Kurt Elster: Yeah. The same results that you get with a store selling graphic t-shirts will be very different from a store that sells power tools, than a store that sells furniture, than a store that sells $40 Horween Leather bracelets.

Nick Disabato: Right, right. Yeah. And that’s why I tell people like, “Oh, I could position to a certain industry or certain type of client,” but even within food, which I’ve been doing most of my work in in the past two years, they’re all so radically different. They have different kinds of customers. Who is the customer? It’s not what you think. You are not the customer and I think people just don’t understand that. CEOs want to believe that a carbon copy of themself is pressing the checkout button with the same values, hopes, and dreams, and nothing could be further from the truth. So, how do you-

Kurt Elster: Earlier, you mentioned that a pitfall, a stumbling block for a lot of people and teams is cognitive biases, which if you understand cognitive biases it really opens up your world and thinking and decision making. You mentioned they think, “Ah. I set up the site. This is how I shop, therefore that is how we make decisions.” And I believe that’s spotlight effect, you just assume that like your view… Maybe not spotlight effect but something similar.

Nick Disabato: Yeah. Spotlight effect, or it could be some form of confirmation bias because you created your own world view, and you’re trying to backfill. That would be what happens if you take research and you just use it to confirm your previous existing world view, right? But you know, people… I think also they just want design to be a great deal easier than it actually is, and they think it’s a veneer on something, or a series of tools and hacks that they can rip off, and I view it as a process and a perspective, and something far more deeply functional and communicative than what your branding is or what your layout even is.

And I’ve come to realize that over, again, decades of being in this industry. It’s never just the typography. It’s always something further.

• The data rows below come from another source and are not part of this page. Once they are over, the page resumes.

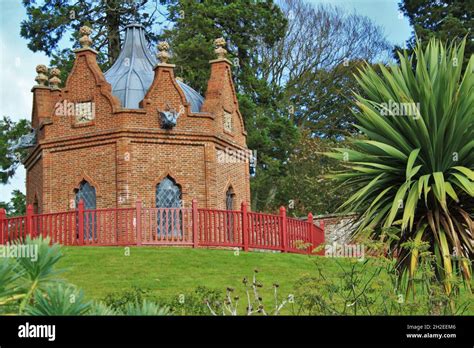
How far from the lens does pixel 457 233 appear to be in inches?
474

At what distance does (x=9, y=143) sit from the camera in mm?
33531

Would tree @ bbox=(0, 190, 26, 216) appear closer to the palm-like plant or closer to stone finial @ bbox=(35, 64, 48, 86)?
stone finial @ bbox=(35, 64, 48, 86)

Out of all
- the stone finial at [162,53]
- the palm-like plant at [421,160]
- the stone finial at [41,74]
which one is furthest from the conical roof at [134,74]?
the palm-like plant at [421,160]

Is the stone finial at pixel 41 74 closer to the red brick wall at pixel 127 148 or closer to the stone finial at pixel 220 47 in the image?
the red brick wall at pixel 127 148

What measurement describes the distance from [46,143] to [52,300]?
67.2ft

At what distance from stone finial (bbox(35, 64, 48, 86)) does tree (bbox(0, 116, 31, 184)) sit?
7.65 meters

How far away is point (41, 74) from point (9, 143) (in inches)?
337

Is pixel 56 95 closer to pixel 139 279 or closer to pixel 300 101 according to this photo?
pixel 139 279

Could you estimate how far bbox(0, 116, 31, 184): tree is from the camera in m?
33.2

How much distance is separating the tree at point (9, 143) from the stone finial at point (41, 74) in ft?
25.1

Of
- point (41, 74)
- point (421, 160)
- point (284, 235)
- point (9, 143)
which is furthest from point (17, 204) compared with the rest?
point (421, 160)

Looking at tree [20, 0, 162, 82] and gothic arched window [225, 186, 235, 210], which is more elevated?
tree [20, 0, 162, 82]

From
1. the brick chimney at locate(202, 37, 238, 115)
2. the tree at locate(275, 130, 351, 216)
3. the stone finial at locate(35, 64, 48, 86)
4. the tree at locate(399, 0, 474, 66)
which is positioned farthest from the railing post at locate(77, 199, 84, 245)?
the tree at locate(399, 0, 474, 66)

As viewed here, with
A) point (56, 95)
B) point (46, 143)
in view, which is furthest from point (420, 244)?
point (56, 95)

Kurt Elster: And so, without a doubt you are a designer with a capital D, and a thing I’ve heard you say, I saw you tweet it; I saw it in your newsletter, design as a practice is incorrectly perceived in DTC. DTC being direct-to-consumer eCommerce.

Nick Disabato: Yes, yes. I wrote a big angry Twitter thread recently, which hopefully will be linked in the show notes, where I basically talked about some of the things that are kind of structurally busted in DTC, at least in the terms of the way that they perceive design. But I come from a very foreign planet called the tech industry. They think about design I think in a very different way than a lot of direct-to-consumer companies do. When they think of design, they’re thinking of usually the process and the systems by which they can make confident decisions that make things easier to use and make things more pleasurable for people and create value for people, right?

So, that could involve graphic design, but it’s usually like 1/50th of the actual process. What actually happens is they get customers on the phone and ask them how they use the technology, or they gather analytics on their products and then it gets pinged back to the company, right? So, all of those forms of evidence gathering are coming to bear on their decisions, and Shopify to be clear, as a tech company, is also doing this, right?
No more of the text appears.